Tom Kelley is an attorney who believes in the sons' innocence and starts to collect information himself. Brian tells him that he was adopted at age six, shortly before Daniel was adopted as well. He reveals that although they seemed to be the perfect family, their parents were abusive towards Daniel because he was always getting into trouble. Joe frequently sent Daniel into the basement, and Joe physically beat Daniel on a regular basis. Maureen (who had no issue with her husband physically disciplining Daniel) sent Brian out in the backyard during the occurrence. When blood is found on Brian's shoes, the court orders him to be separated from his brothers. He is taken into the Kelley home, much to the fear of Tom's wife Liz. Brian admits that he was always too afraid to speak his mind and describes a conversation between his adoptive mother Maureen and her best friend Barbara, in which Maureen expressed her anger when things do not go the way she wants them to, referring to Daniel's behavior.

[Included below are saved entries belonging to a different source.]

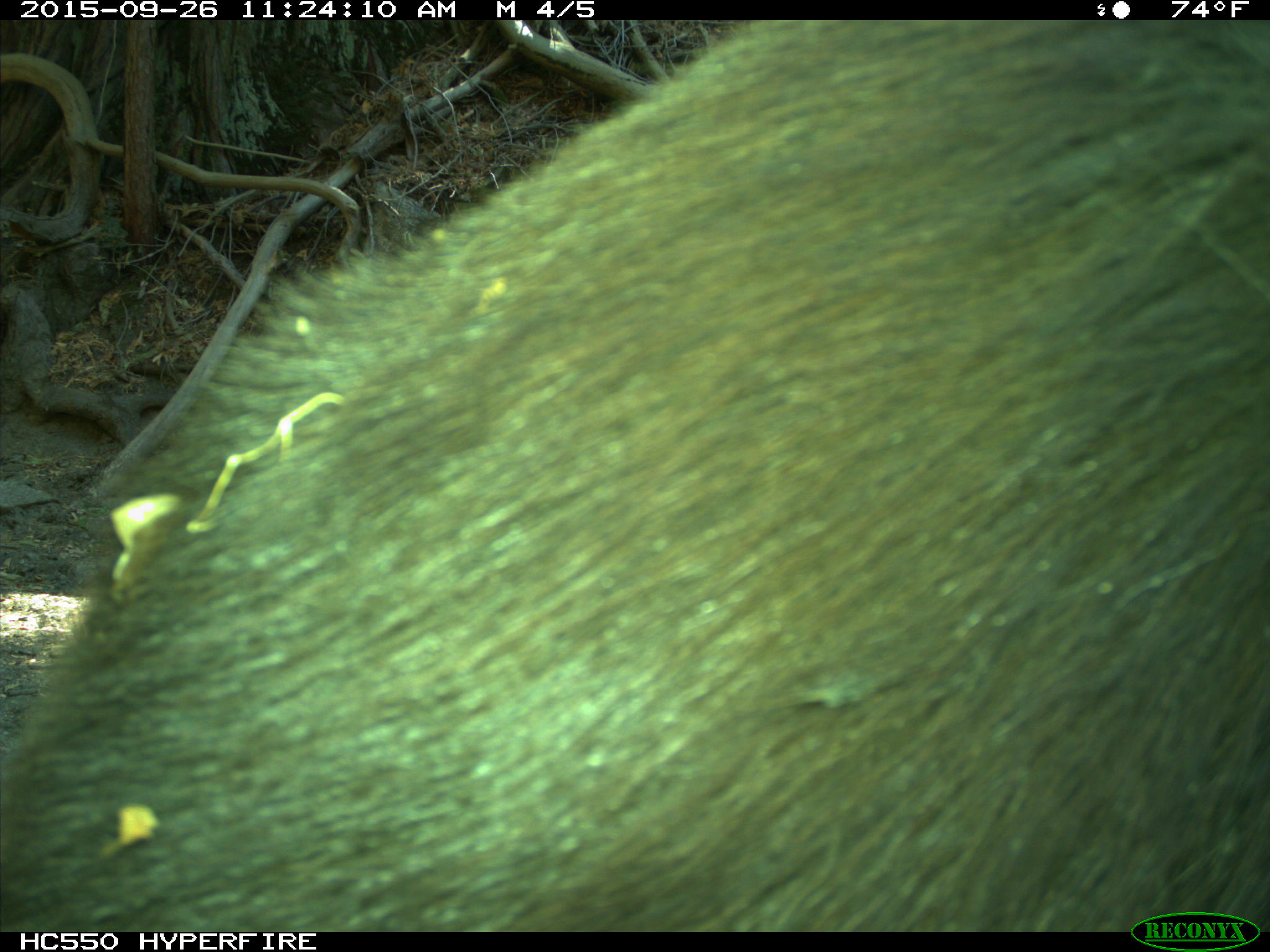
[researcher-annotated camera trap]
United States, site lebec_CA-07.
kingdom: Animalia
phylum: Chordata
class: Mammalia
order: Carnivora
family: Ursidae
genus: Ursus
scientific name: Ursus americanus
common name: american black bear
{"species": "Ursus americanus (american black bear)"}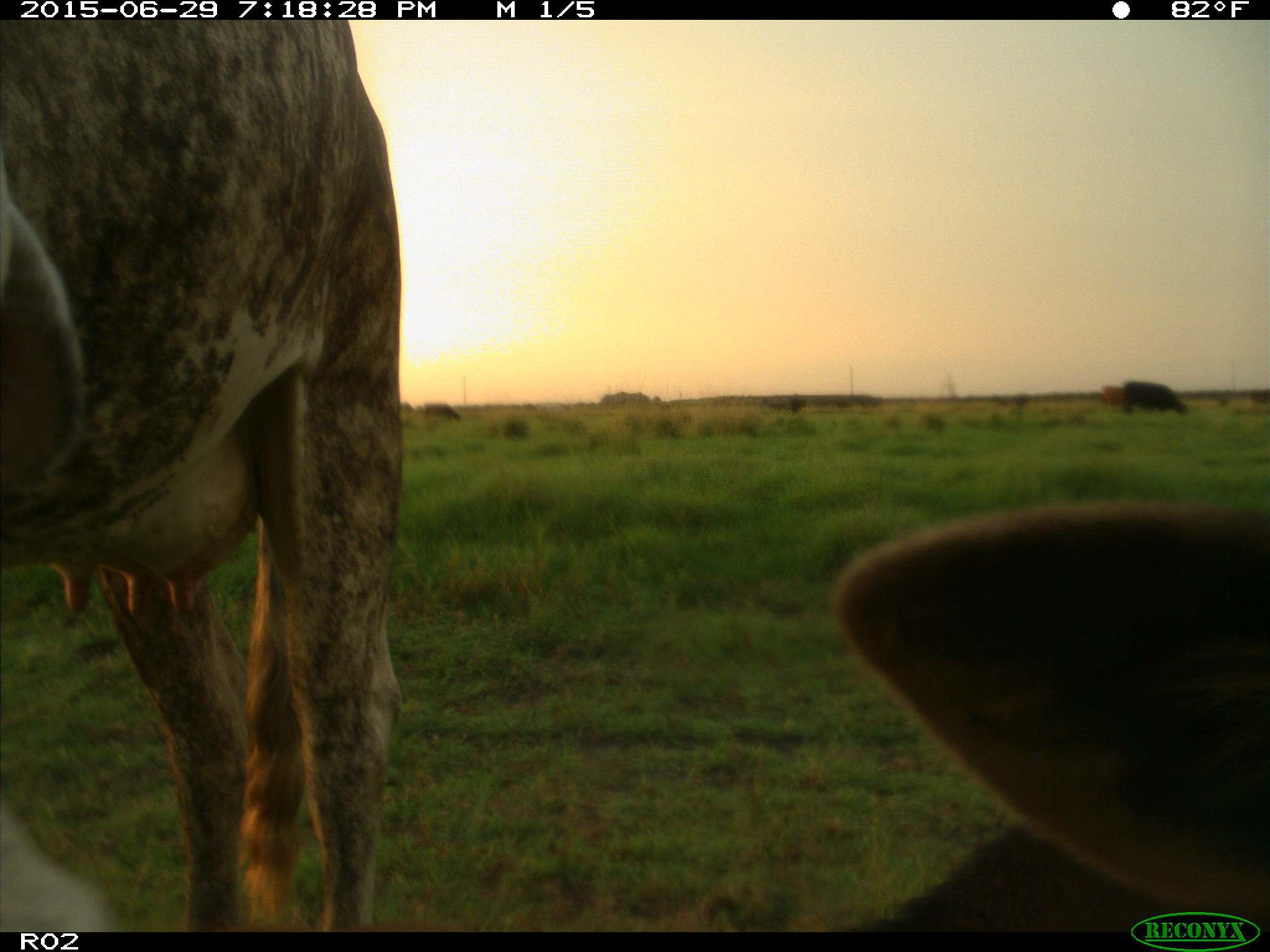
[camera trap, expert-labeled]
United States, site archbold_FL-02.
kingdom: Animalia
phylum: Chordata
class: Mammalia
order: Artiodactyla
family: Bovidae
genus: Bos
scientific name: Bos taurus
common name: domestic cow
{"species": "Bos taurus (domestic cow)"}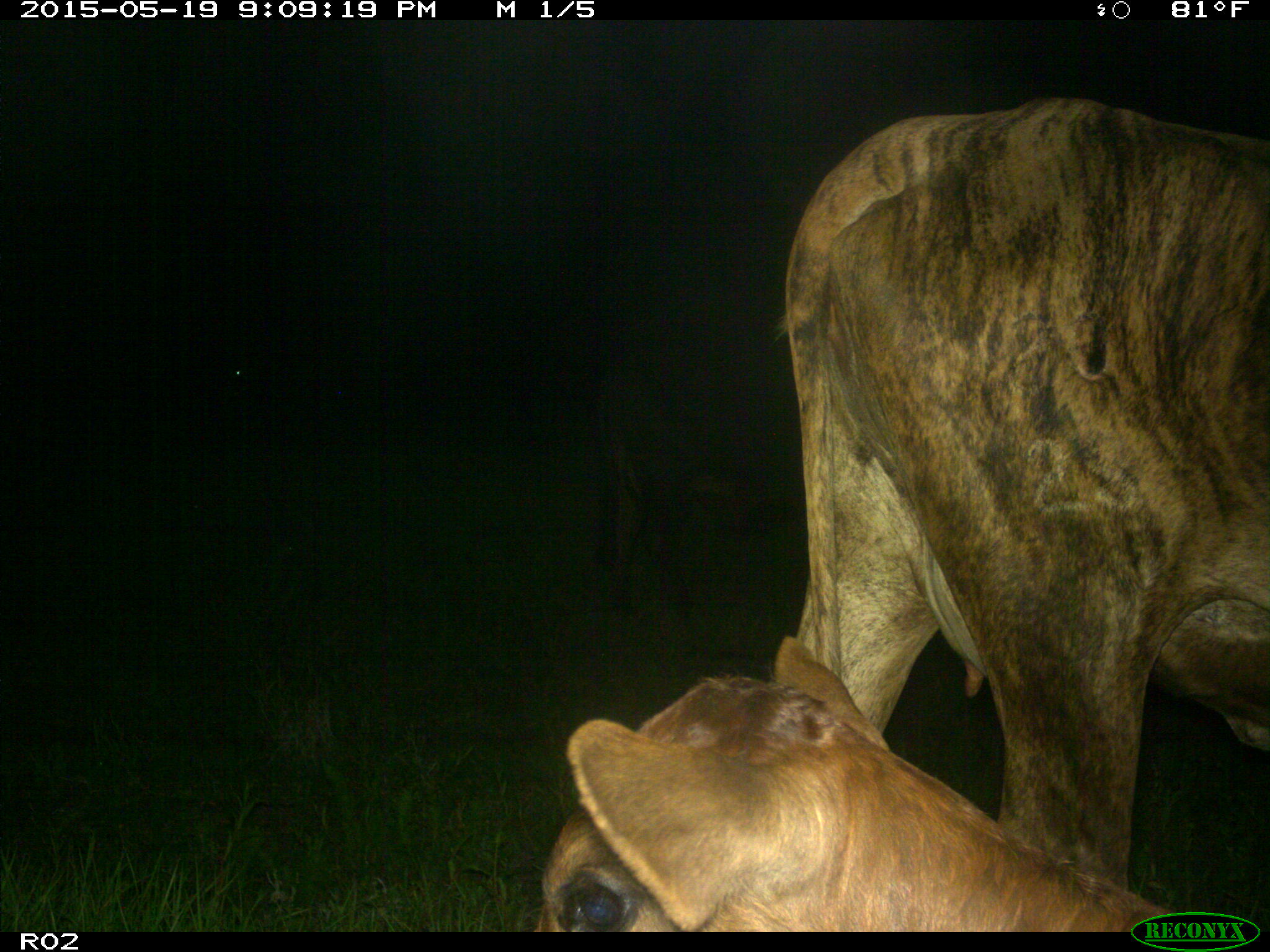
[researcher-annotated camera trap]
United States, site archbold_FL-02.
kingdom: Animalia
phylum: Chordata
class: Mammalia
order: Artiodactyla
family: Bovidae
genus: Bos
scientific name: Bos taurus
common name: domestic cow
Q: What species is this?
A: Bos taurus (domestic cow).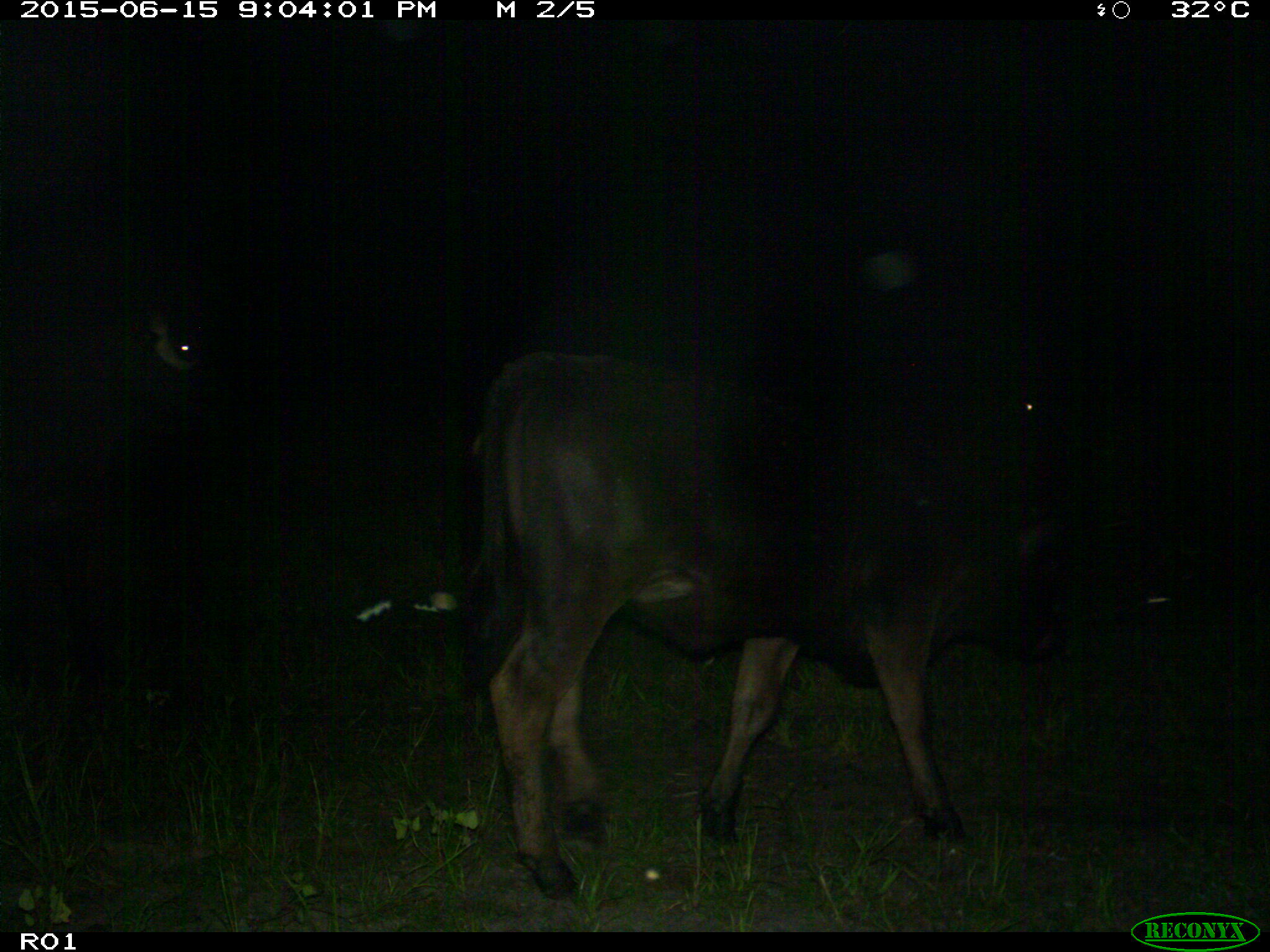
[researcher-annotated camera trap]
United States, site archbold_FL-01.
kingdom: Animalia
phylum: Chordata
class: Mammalia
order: Artiodactyla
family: Bovidae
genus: Bos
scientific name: Bos taurus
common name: domestic cow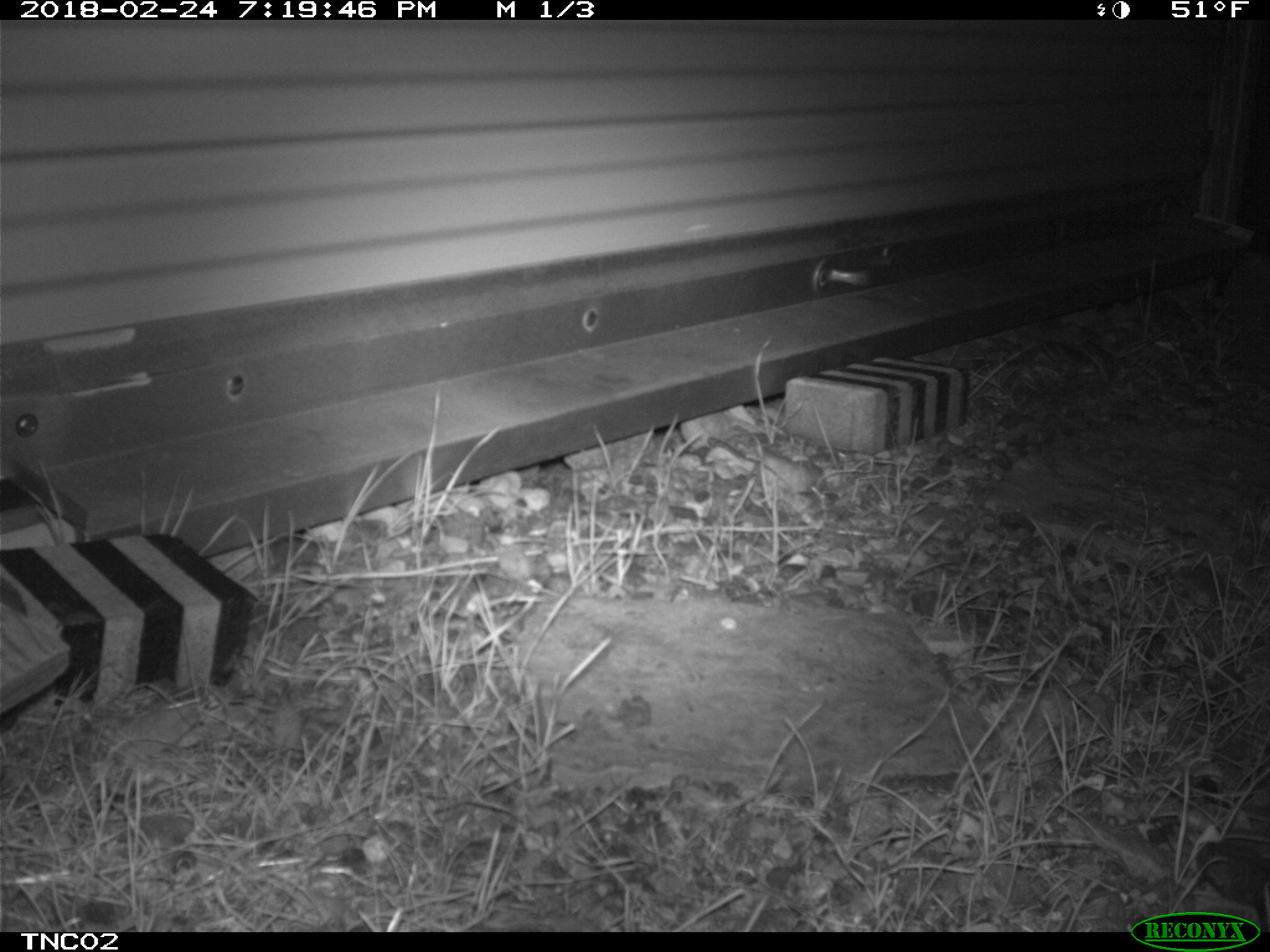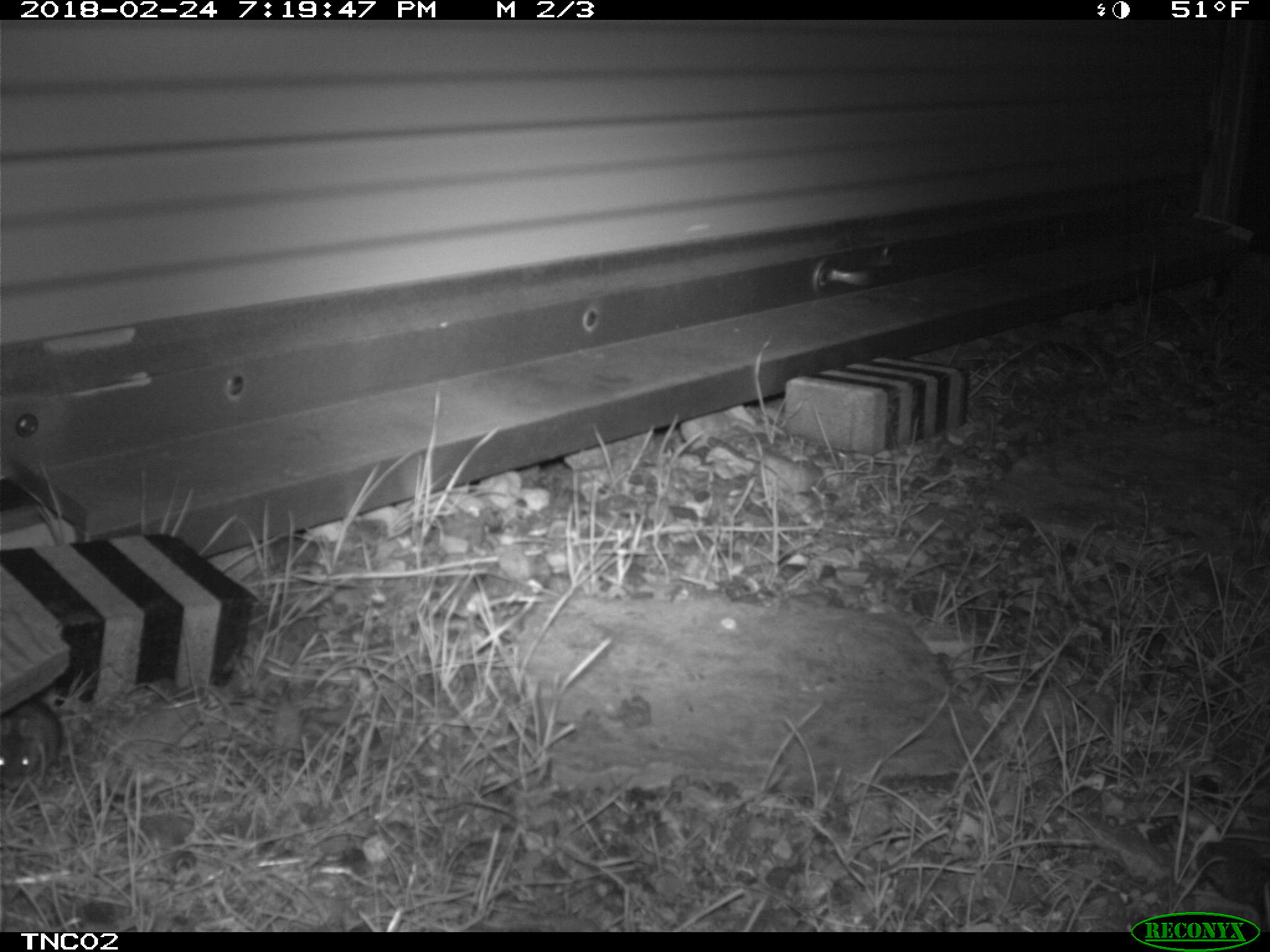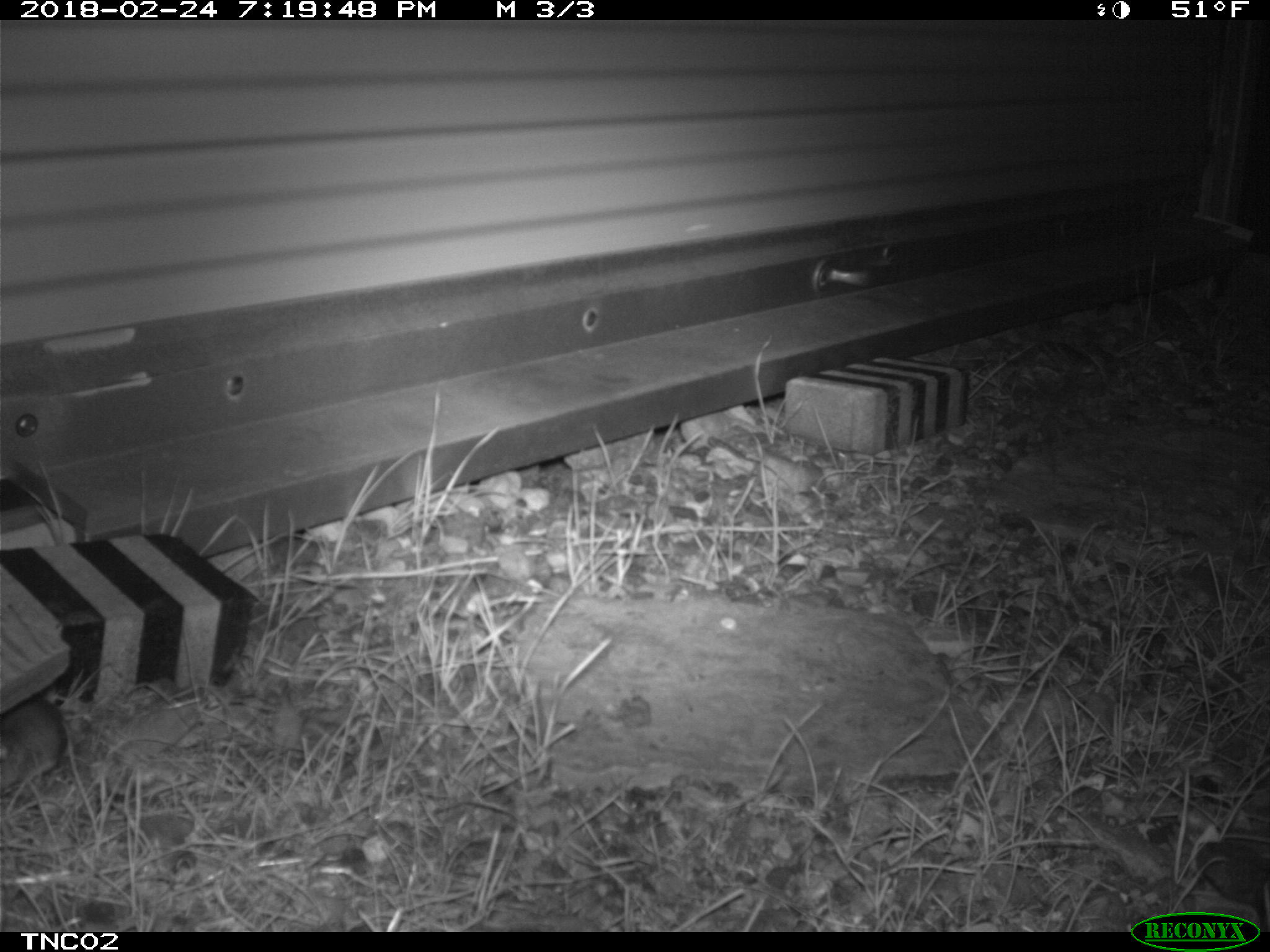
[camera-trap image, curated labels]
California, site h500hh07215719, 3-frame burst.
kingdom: Animalia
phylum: Chordata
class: Mammalia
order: Rodentia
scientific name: Rodentia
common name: rodent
Rodent (Rodentia).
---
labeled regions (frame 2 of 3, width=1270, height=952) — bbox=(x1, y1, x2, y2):
rodent: bbox=(0, 697, 59, 790)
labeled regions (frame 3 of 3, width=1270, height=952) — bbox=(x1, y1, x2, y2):
rodent: bbox=(0, 698, 65, 790)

Brian describes that Daniel came to him later that day, expressing the hatred he feels towards his parents. He was kicked out of the house shortly after and sent back to foster care. Three months later, Daniel was caught while breaking into a house and ended up in a reform school. Although Maureen became very overprotective of him and her recently adopted son Chris, Brian found a way to secretly contact Daniel. Back in present life, Chris tells the police that the guy walking away from the home after the murder wasn't Daniel, but Brian. Criminal attorney, Ken Pierson, also discovered that according to the phone records from the last three months, a dozen calls were made to Daniel including the night of the murders. Investigators start to think that Brian and Daniel were both responsible for their parents' death. Kelley then meets Barbara, who took Brian to church, and tells him that Brian's birth mother abandoned Brian for days until the state took custody of him putting him into a foster care system like Daniel. Barbara then said that Daniel had five different families and Brian had six. When Kelley tells Brian that the police are going to ask him a lot of questions, he finally reveals what really happened that night.

On the evening before the murder, Brian arrived home late after going out with Lisa Kensington, a girl who is known at school for being promiscuous. His parents found out and reacted furiously, blaming him for becoming just like Daniel. Brian then calls up Daniel who tells Brian to leave the house, but Brian refuses fearing that Maureen and Joe will do the same thing to Chris. Later that night he overheard his parents agreeing about sending him away too. Upset and enraged, he stabbed both his parents in the basement with a butcher knife. Maureen was almost able to get away, but he followed her in the backyard and killed her with an axe without noticing that Chris was watching him from his window. After his confession, Brian stated he never told Daniel about this and that he never told anyone what was happening in the house because whenever he spoke up when he was little, he would get moved. Brian is then arrested and Kelley returns home disappointed.

In the epilogue, it is stated that Brian served eight years in the Patuxent Institution in Maryland while Daniel continued having trouble with the law several times and is sent to prison, and Chris got adopted by a loving family.

==Cast==
- Neil Patrick Harris as Brian Hannigan
- Johnny Galecki as Daniel Hannigan
- Linda Kelsey as Maureen Hannigan
- John M. Jackson as Joe Hannigan
- Lisa Banes as Barbara Forester
- James Handy as Det. Stockman
- Tim Kelleher as Det. Cahill
- Timothy Bass as Ken Pierson
- Eric Lloyd as Chris Hannigan
- Gregory Harrison as Tom Kelley
- Larry Black as D.A. Norman Crowley
- Rhoda Griffis as Liz Kelley
- Kathy Larson as Lisa Kensington

==Production==
Filming took place in Atlanta.

==Reception==
Variety said, "Harris and Galecki also turn in strong, effective performances as the extremely troubled teens, with Harris, who starred as child doctor extraordinaire on "Doogie Howser, M.D.," getting the chance to look downright diabolical."